Supplied passage →
--*--

Construction Materials Being Hoisted in the AirAny work at height can be potentially deadly for construction workers. Just as state laws govern the use of cranes, scaffolds, and heavy machinery, they also set forth safety recommendations for material hoisting equipment. Our New York construction injury lawyers explore state regulations to protect workers from hoisting injuries and who could be held liable for violating these safety codes.

Material Hoisting Provisions Under the NY Industrial Code

NY Labor Law 241 requires owners and contractors to make construction sites as safe as possible for workers. Under Section 241(6), owners and contractors must comply with any rules made by the Commissioner of the Department of Labor to carry out the provisions of the law.

The Department of Labor has created specific construction safety rules in Part 23 of the New York Industrial Code to protect people employed in construction, demolition, or excavation work. N.Y. Comp. Codes R. & Regs. Tit. 12 § 23-6 set forth the following general requirements for material hoists:

  • Maintenance. Regular inspections are required to ensure that material hoisting equipment is in good repair and operating condition. If identified safety defects cannot be corrected immediately, defective equipment must be removed from the job site. No repair, cleaning, or lubricating of machinery may be done unless the machinery is at rest.
  • Operation. Hoisting machines must be constructed, installed, and secured to prevent tipping or dislodgment. Only trained and designated persons may operate hoisting equipment, and operators must remain at the controls while any load is suspended. Riding on material hoisting equipment, including loads, buckets, slings, balls, or hooks, is prohibited.
  • Loading. Equipment may not be loaded over the live load for which it was designed and should be properly trimmed to prevent dislodgment of any load portions during transit. Suspended loads must be adequately balanced and securely slung before hoisting.
  • Signal systems. Operators and signallers may use manual signals, telephone communications, or visual or audible signal codes to stay in contact while hoisting materials. If manual or visual signals are used, the signalman and hoist operator must have a clear and unobstructed view of each other at all times. If audible signals are used, the signals must be capable of being heard above the average sound level in the area at all times. A bell system must be provided and used if loading or unloading is done at more than one level or where the hoist operator cannot see the signalman. The maximum distance between the signalman and the operator is 80 feet.

--*--

Dataset entries →
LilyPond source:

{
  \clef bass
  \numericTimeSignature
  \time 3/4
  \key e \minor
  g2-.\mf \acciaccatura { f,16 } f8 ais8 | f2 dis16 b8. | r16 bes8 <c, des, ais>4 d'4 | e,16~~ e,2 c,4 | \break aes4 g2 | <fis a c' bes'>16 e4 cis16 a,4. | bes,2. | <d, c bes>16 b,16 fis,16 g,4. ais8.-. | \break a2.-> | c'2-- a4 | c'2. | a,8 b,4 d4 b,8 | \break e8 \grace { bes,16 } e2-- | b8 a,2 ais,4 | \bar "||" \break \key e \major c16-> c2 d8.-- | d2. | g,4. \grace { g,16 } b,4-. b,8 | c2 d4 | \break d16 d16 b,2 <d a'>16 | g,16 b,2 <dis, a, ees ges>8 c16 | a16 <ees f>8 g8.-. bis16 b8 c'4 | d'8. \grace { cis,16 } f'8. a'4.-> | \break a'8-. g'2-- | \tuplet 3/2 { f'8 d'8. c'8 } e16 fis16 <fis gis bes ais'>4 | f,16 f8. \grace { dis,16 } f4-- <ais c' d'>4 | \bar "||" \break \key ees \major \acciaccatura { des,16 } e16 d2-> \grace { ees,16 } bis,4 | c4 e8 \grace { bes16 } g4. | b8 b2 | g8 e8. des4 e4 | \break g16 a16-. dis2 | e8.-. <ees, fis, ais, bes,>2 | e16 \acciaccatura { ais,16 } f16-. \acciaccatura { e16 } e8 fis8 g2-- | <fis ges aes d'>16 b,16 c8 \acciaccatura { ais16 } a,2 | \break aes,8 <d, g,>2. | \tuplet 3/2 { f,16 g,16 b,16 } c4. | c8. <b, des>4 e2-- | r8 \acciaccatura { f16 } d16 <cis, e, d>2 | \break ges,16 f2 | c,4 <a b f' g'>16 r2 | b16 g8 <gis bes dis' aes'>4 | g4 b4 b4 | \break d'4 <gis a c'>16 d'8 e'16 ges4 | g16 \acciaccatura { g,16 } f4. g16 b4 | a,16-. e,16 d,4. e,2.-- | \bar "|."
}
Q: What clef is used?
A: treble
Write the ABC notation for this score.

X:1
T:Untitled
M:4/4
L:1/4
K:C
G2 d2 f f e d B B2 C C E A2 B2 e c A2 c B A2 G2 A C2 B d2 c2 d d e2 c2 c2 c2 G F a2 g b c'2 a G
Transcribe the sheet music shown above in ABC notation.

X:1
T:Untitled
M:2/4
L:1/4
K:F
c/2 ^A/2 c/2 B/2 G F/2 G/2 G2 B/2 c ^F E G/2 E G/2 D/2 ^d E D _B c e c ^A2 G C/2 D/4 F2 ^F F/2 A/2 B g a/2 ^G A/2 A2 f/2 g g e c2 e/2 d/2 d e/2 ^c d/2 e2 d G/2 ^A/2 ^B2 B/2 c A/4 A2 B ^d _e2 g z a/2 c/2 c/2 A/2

--*--

Exercises →
1. In the hoisting safety page, why must loaded equipment be properly trimmed? Answer in one to three sentences.
2. According to the hoisting safety page, what is the maximum distance allowed between the signalman and the operator?
3. Update the hoisting safety page starting at "NY Labor Law" and ending at "of the law.", swapping "owners and contractors" for "owners and builders".

Final answers →
1. Loaded equipment must be properly trimmed so that no part of the load can come loose while it is being moved.

2. 80 feet.

3.
NY Labor Law 241 requires owners and builders to make construction sites as safe as possible for workers. Under Section 241(6), owners and builders must comply with any rules made by the Commissioner of the Department of Labor to carry out the provisions of the law.